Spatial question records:

::::::::

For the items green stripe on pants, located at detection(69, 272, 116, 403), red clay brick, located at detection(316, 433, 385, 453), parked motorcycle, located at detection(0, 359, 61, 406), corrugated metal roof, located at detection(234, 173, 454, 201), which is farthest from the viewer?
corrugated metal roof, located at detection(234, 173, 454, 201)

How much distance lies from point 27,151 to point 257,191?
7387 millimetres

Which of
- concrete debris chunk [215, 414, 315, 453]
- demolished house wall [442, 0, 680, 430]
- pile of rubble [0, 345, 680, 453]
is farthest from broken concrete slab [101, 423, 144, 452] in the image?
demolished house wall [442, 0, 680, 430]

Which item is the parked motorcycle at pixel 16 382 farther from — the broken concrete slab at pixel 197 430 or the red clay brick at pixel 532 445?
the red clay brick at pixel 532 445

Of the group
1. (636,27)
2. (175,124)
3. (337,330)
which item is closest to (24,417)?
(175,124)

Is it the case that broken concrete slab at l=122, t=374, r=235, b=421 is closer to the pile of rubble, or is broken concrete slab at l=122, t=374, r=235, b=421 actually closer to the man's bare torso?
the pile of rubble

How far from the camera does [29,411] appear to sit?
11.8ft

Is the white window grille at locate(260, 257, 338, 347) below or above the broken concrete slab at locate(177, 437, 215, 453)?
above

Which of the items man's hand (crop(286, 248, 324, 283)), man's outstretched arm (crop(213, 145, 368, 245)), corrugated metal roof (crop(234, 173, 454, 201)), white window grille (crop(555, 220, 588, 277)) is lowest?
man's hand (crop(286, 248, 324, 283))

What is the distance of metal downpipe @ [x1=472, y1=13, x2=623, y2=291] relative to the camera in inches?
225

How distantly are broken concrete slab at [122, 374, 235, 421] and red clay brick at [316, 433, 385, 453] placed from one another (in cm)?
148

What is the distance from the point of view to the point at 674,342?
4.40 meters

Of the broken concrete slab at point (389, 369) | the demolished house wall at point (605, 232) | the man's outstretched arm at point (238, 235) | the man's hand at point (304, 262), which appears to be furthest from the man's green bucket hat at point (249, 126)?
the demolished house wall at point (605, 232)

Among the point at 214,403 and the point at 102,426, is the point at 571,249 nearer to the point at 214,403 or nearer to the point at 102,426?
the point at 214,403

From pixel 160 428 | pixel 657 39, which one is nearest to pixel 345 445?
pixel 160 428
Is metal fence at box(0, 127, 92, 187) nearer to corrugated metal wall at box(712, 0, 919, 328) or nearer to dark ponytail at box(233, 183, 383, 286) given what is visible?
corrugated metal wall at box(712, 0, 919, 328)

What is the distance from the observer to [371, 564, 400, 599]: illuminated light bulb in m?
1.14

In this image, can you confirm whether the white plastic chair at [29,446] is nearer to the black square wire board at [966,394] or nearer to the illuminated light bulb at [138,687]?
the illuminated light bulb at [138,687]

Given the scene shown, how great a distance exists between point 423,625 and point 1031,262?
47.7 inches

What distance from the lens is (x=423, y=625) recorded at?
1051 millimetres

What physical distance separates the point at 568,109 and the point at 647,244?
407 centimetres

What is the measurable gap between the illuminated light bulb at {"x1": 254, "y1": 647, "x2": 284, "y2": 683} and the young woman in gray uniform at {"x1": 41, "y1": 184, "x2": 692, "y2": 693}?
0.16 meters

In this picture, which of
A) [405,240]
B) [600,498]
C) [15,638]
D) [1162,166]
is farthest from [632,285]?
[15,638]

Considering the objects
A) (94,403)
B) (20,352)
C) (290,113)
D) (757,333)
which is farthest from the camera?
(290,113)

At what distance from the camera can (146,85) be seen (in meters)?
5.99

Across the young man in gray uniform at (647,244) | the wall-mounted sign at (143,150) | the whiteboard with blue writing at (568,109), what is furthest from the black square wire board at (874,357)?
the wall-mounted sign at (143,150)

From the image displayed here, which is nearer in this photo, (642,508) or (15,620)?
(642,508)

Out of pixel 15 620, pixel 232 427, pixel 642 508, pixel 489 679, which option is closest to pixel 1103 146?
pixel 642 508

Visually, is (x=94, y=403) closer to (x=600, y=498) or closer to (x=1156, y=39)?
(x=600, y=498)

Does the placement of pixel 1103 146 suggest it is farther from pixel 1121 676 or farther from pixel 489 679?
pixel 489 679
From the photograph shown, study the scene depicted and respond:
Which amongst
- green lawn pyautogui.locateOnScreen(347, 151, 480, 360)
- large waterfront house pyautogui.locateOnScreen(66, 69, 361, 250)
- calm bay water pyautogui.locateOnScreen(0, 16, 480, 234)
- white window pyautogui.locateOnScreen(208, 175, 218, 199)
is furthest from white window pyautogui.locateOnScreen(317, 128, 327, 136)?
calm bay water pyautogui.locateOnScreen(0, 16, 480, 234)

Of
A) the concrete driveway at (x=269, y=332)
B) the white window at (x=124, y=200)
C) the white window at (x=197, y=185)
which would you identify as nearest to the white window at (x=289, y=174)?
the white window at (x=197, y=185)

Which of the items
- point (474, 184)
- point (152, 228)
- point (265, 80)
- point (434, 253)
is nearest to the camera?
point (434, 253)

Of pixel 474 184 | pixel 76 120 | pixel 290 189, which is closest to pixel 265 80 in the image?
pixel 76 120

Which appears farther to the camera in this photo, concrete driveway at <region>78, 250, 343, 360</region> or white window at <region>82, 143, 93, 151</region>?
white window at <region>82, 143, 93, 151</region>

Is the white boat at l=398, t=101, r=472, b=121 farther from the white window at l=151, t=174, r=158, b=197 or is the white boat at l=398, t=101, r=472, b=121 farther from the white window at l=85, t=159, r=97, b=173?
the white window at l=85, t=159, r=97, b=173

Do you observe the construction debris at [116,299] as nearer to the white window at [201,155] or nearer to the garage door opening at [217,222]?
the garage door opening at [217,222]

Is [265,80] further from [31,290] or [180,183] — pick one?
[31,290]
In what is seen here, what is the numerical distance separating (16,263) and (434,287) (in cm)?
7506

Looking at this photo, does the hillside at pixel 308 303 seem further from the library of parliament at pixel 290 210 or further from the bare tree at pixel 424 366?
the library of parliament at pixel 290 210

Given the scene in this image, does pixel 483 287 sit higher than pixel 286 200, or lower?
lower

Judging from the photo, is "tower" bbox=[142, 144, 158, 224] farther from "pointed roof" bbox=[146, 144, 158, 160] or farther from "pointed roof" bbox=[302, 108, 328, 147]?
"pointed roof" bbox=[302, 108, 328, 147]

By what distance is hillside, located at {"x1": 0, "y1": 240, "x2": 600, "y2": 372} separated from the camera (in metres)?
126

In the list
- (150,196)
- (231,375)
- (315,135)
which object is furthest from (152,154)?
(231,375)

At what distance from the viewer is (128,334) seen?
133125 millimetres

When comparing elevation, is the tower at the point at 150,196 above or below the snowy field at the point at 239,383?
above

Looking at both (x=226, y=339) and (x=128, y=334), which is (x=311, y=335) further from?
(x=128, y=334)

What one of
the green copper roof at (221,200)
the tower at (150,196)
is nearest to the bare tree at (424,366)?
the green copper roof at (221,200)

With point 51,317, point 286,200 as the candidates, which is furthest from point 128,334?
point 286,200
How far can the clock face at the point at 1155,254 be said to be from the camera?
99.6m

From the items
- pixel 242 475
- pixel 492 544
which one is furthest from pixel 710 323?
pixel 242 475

::::::::

### Set task:
Print out all the entries precisely as written.

### The reply:
For the items green stripe on pants, located at detection(69, 272, 116, 403), red clay brick, located at detection(316, 433, 385, 453), parked motorcycle, located at detection(0, 359, 61, 406), corrugated metal roof, located at detection(234, 173, 454, 201), which is farthest from the viewer?
corrugated metal roof, located at detection(234, 173, 454, 201)

How much distance lies from point 27,151 to point 257,191?
7387 millimetres

Which of
- concrete debris chunk [215, 414, 315, 453]
- demolished house wall [442, 0, 680, 430]
- pile of rubble [0, 345, 680, 453]
is farthest from broken concrete slab [101, 423, 144, 452] in the image?
demolished house wall [442, 0, 680, 430]

Which item is the parked motorcycle at pixel 16 382 farther from — the broken concrete slab at pixel 197 430 or the red clay brick at pixel 532 445?
the red clay brick at pixel 532 445

Of the group
1. (636,27)
2. (175,124)
3. (337,330)
which item is closest to (24,417)?
(175,124)

Is it the case that broken concrete slab at l=122, t=374, r=235, b=421 is closer to the pile of rubble, or is broken concrete slab at l=122, t=374, r=235, b=421 actually closer to the man's bare torso?
the pile of rubble

How far from the camera does [29,411] appear to sit?
11.8ft

Is the white window grille at locate(260, 257, 338, 347) below or above the broken concrete slab at locate(177, 437, 215, 453)?
above

Which of the items man's hand (crop(286, 248, 324, 283)), man's outstretched arm (crop(213, 145, 368, 245)), corrugated metal roof (crop(234, 173, 454, 201)), white window grille (crop(555, 220, 588, 277)) is lowest?
man's hand (crop(286, 248, 324, 283))

What is the distance of metal downpipe @ [x1=472, y1=13, x2=623, y2=291] relative to the camera in inches?
225

How distantly are broken concrete slab at [122, 374, 235, 421] and red clay brick at [316, 433, 385, 453] placed from one another (in cm)?
148

What is the distance from the point of view to the point at 674,342?
4.40 meters

Of the broken concrete slab at point (389, 369) | the demolished house wall at point (605, 232) | the man's outstretched arm at point (238, 235) | the man's hand at point (304, 262), which appears to be furthest from the man's green bucket hat at point (249, 126)?
the demolished house wall at point (605, 232)

Among the point at 214,403 and the point at 102,426, is the point at 571,249 nearer to the point at 214,403 or nearer to the point at 102,426?
the point at 214,403

From pixel 160 428 | pixel 657 39, which one is nearest to pixel 345 445?
pixel 160 428
Is metal fence at box(0, 127, 92, 187) nearer to corrugated metal wall at box(712, 0, 919, 328) or nearer to dark ponytail at box(233, 183, 383, 286) given what is visible?
corrugated metal wall at box(712, 0, 919, 328)

What is the distance from the observer to [371, 564, 400, 599]: illuminated light bulb in m?
1.14

In this image, can you confirm whether the white plastic chair at [29,446] is nearer to the black square wire board at [966,394] or nearer to the illuminated light bulb at [138,687]?
the illuminated light bulb at [138,687]

Given the scene shown, how great a distance exists between point 423,625 and point 1031,262?
47.7 inches

What distance from the lens is (x=423, y=625) recorded at?
1051 millimetres

What physical distance separates the point at 568,109 and the point at 647,244?
407 centimetres

What is the measurable gap between the illuminated light bulb at {"x1": 254, "y1": 647, "x2": 284, "y2": 683} and the young woman in gray uniform at {"x1": 41, "y1": 184, "x2": 692, "y2": 693}?
0.16 meters

In this picture, which of
A) [405,240]
B) [600,498]
C) [15,638]
D) [1162,166]
is farthest from [632,285]?
[15,638]

Considering the objects
A) (94,403)
B) (20,352)
C) (290,113)
D) (757,333)
which is farthest from the camera?
(290,113)

At what distance from the camera can (146,85) be seen (in meters)?
5.99

Across the young man in gray uniform at (647,244) | the wall-mounted sign at (143,150) | the whiteboard with blue writing at (568,109), what is furthest from the black square wire board at (874,357)?
the wall-mounted sign at (143,150)

From the image displayed here, which is nearer in this photo, (642,508) or (15,620)?
(642,508)

Out of pixel 15 620, pixel 232 427, pixel 642 508, pixel 489 679, which option is closest to pixel 1103 146?
pixel 642 508

Visually, is (x=94, y=403) closer to (x=600, y=498) or closer to (x=1156, y=39)?
(x=600, y=498)

Does the placement of pixel 1103 146 suggest it is farther from pixel 1121 676 or farther from pixel 489 679?
pixel 489 679
From the photograph shown, study the scene depicted and respond:
Which amongst
- green lawn pyautogui.locateOnScreen(347, 151, 480, 360)
- large waterfront house pyautogui.locateOnScreen(66, 69, 361, 250)
- calm bay water pyautogui.locateOnScreen(0, 16, 480, 234)
- white window pyautogui.locateOnScreen(208, 175, 218, 199)
is furthest from white window pyautogui.locateOnScreen(317, 128, 327, 136)?
calm bay water pyautogui.locateOnScreen(0, 16, 480, 234)

Of
A) the concrete driveway at (x=269, y=332)
B) the white window at (x=124, y=200)
C) the white window at (x=197, y=185)
which would you identify as nearest to the white window at (x=289, y=174)?
the white window at (x=197, y=185)

Which of the items
- point (474, 184)
- point (152, 228)
- point (265, 80)
- point (434, 253)
is nearest to the camera?
point (434, 253)

Of pixel 474 184 | pixel 76 120 | pixel 290 189, which is closest to pixel 265 80 in the image?
pixel 76 120

Which appears farther to the camera in this photo, concrete driveway at <region>78, 250, 343, 360</region> or white window at <region>82, 143, 93, 151</region>?
white window at <region>82, 143, 93, 151</region>

Is the white boat at l=398, t=101, r=472, b=121 farther from the white window at l=151, t=174, r=158, b=197 or is the white boat at l=398, t=101, r=472, b=121 farther from the white window at l=85, t=159, r=97, b=173?
the white window at l=85, t=159, r=97, b=173

Do you observe the construction debris at [116,299] as nearer to the white window at [201,155] or nearer to the garage door opening at [217,222]?
the garage door opening at [217,222]

Is [265,80] further from [31,290] or [180,183] — pick one?
[31,290]
In what is seen here, what is the numerical distance separating (16,263) and (434,287) (in cm)?
7506

Looking at this photo, does the hillside at pixel 308 303 seem further from the library of parliament at pixel 290 210 or further from the bare tree at pixel 424 366?
the library of parliament at pixel 290 210

Given the scene in this image, does pixel 483 287 sit higher than pixel 286 200, or lower?
lower

Judging from the photo, is "tower" bbox=[142, 144, 158, 224] farther from "pointed roof" bbox=[146, 144, 158, 160] or farther from "pointed roof" bbox=[302, 108, 328, 147]?
"pointed roof" bbox=[302, 108, 328, 147]

By what distance is hillside, located at {"x1": 0, "y1": 240, "x2": 600, "y2": 372} separated from the camera (in metres)?
126

In the list
- (150,196)
- (231,375)
- (315,135)
which object is furthest from (152,154)?
(231,375)

At what distance from the viewer is (128,334) seen?
133125 millimetres

When comparing elevation, is the tower at the point at 150,196 above or below the snowy field at the point at 239,383?
above

Looking at both (x=226, y=339) and (x=128, y=334), which is (x=311, y=335) further from?
(x=128, y=334)

What one of
the green copper roof at (221,200)
the tower at (150,196)
is nearest to the bare tree at (424,366)?
the green copper roof at (221,200)

With point 51,317, point 286,200 as the candidates, which is furthest from point 128,334?
point 286,200
How far can the clock face at the point at 1155,254 be said to be from the camera?
99.6m

From the items
- pixel 242 475
- pixel 492 544
which one is furthest from pixel 710 323?
pixel 242 475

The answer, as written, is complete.